_REQUIRED WORK_
Beginning with the line of the entries below that holds "2020 HONDA CIVIC SPOR - SHHFK7H4XLU211974" and ending with the line that holds "2 BDR Penthouse", transcribe each line exactly as written. Pictures stay out.

_EXERCISE DATA_
--- --- ---

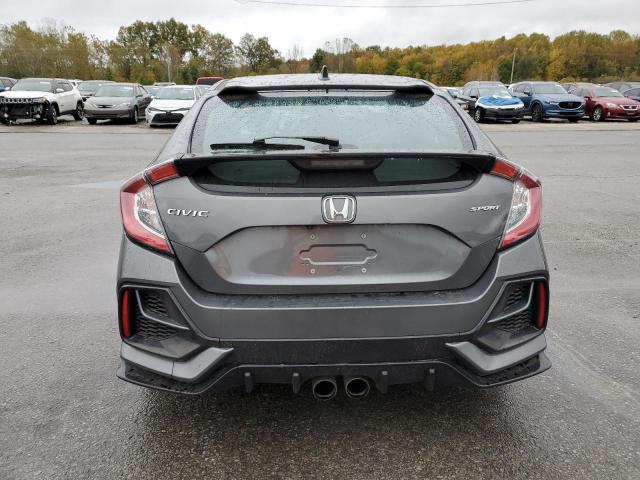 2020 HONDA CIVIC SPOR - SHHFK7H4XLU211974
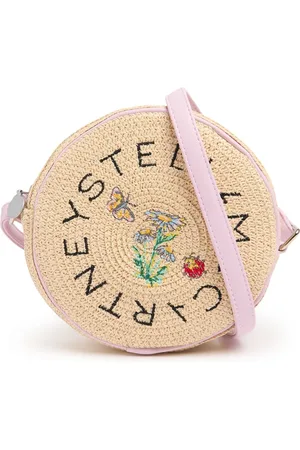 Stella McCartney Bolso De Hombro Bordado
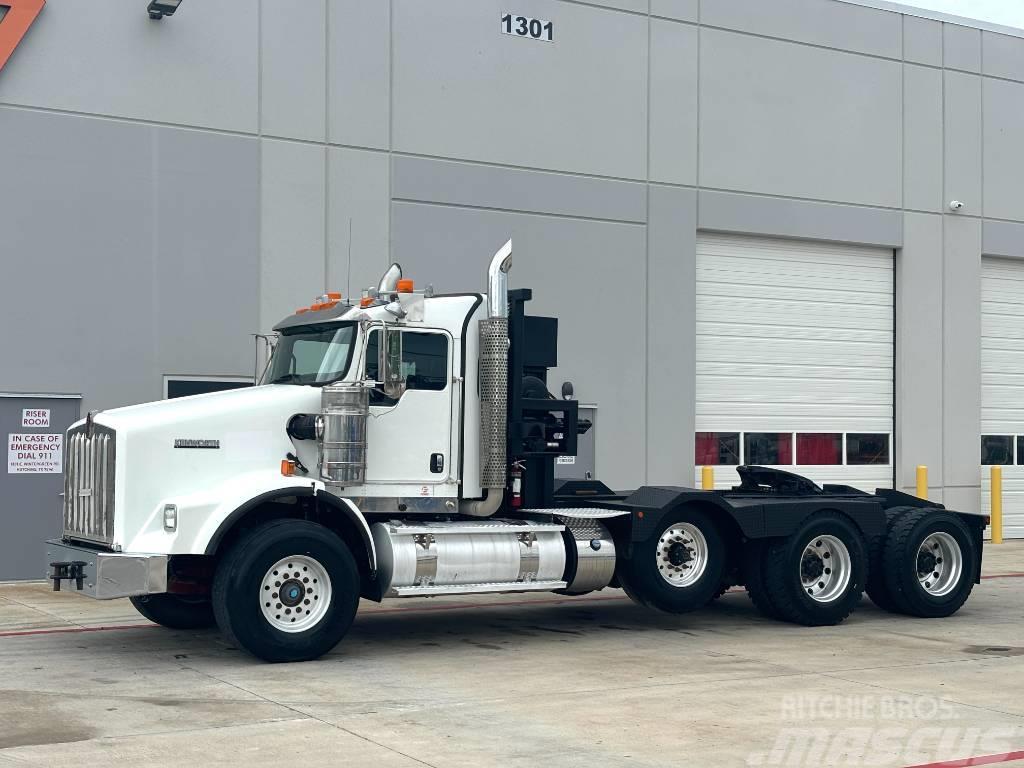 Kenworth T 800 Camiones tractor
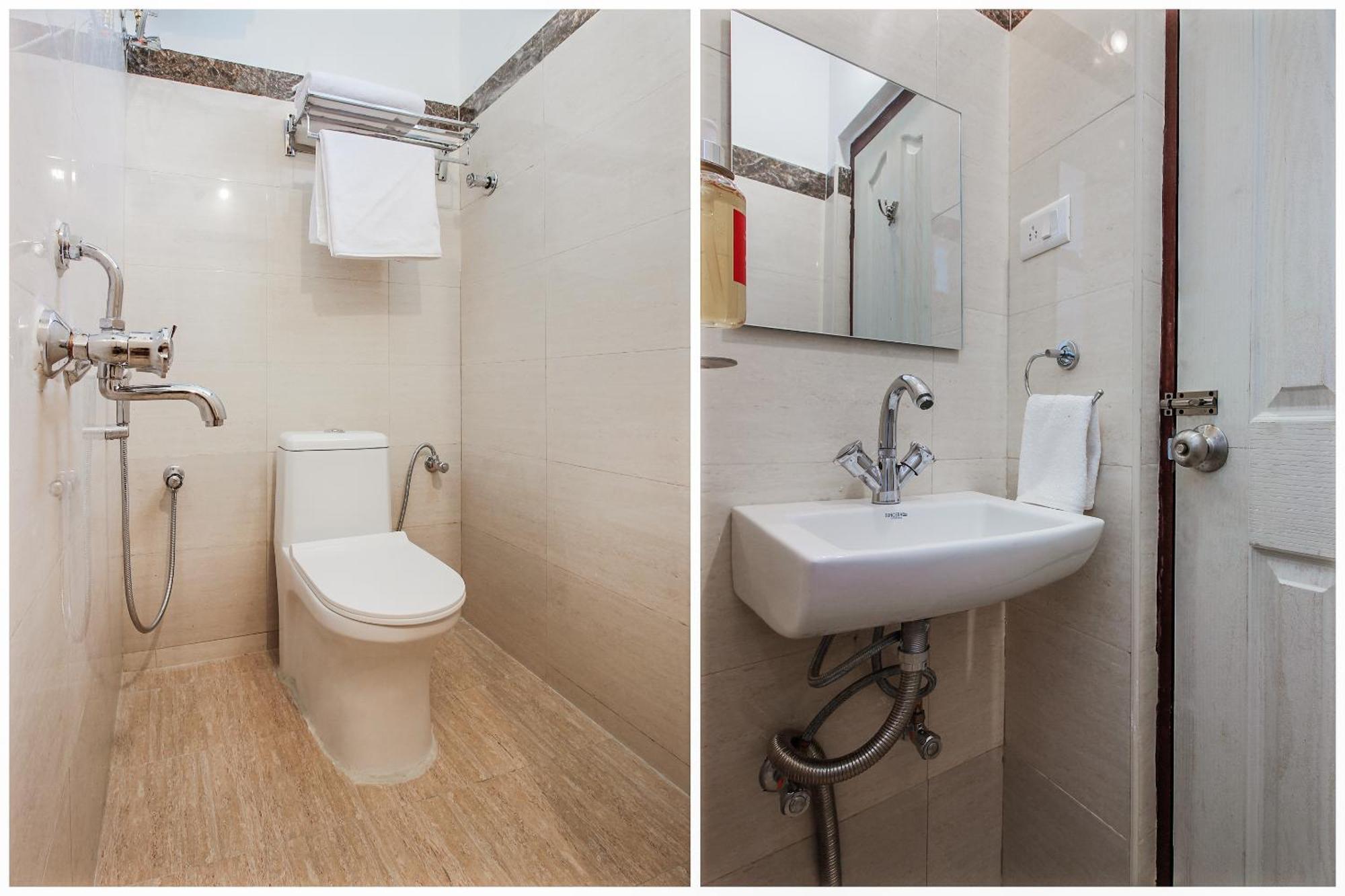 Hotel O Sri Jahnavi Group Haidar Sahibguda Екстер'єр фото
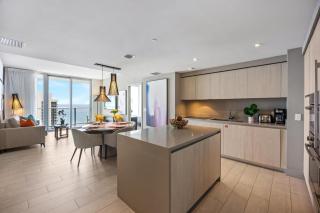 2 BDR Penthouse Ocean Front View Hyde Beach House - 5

--- --- ---

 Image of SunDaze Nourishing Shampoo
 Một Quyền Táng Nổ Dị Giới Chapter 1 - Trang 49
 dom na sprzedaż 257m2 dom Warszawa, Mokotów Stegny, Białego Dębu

--- --- ---

_ANSWER SPACE_
 2020 HONDA CIVIC SPOR - SHHFK7H4XLU211974
 Stella McCartney Bolso De Hombro Bordado
 Kenworth T 800 Camiones tractor
 Hotel O Sri Jahnavi Group Haidar Sahibguda Екстер'єр фото
 2 BDR Penthouse Ocean Front View Hyde Beach House - 5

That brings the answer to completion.